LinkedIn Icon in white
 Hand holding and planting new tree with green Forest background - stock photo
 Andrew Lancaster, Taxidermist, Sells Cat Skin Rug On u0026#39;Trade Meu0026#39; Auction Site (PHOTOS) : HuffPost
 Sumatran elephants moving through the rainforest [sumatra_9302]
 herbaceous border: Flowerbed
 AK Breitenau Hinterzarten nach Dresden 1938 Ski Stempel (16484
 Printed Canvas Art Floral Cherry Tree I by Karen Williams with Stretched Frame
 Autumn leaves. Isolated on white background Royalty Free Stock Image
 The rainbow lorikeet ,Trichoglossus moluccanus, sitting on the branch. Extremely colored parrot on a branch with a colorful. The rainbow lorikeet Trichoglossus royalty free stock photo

----------

Taking the records above, retype every line from the one with "Sumatran elephants moving" down to the one with "Autumn leaves. Isolated", exactly and with nothing else.

 Sumatran elephants moving through the rainforest [sumatra_9302]
 herbaceous border: Flowerbed
 AK Breitenau Hinterzarten nach Dresden 1938 Ski Stempel (16484
 Printed Canvas Art Floral Cherry Tree I by Karen Williams with Stretched Frame
 Autumn leaves. Isolated on white background Royalty Free Stock Image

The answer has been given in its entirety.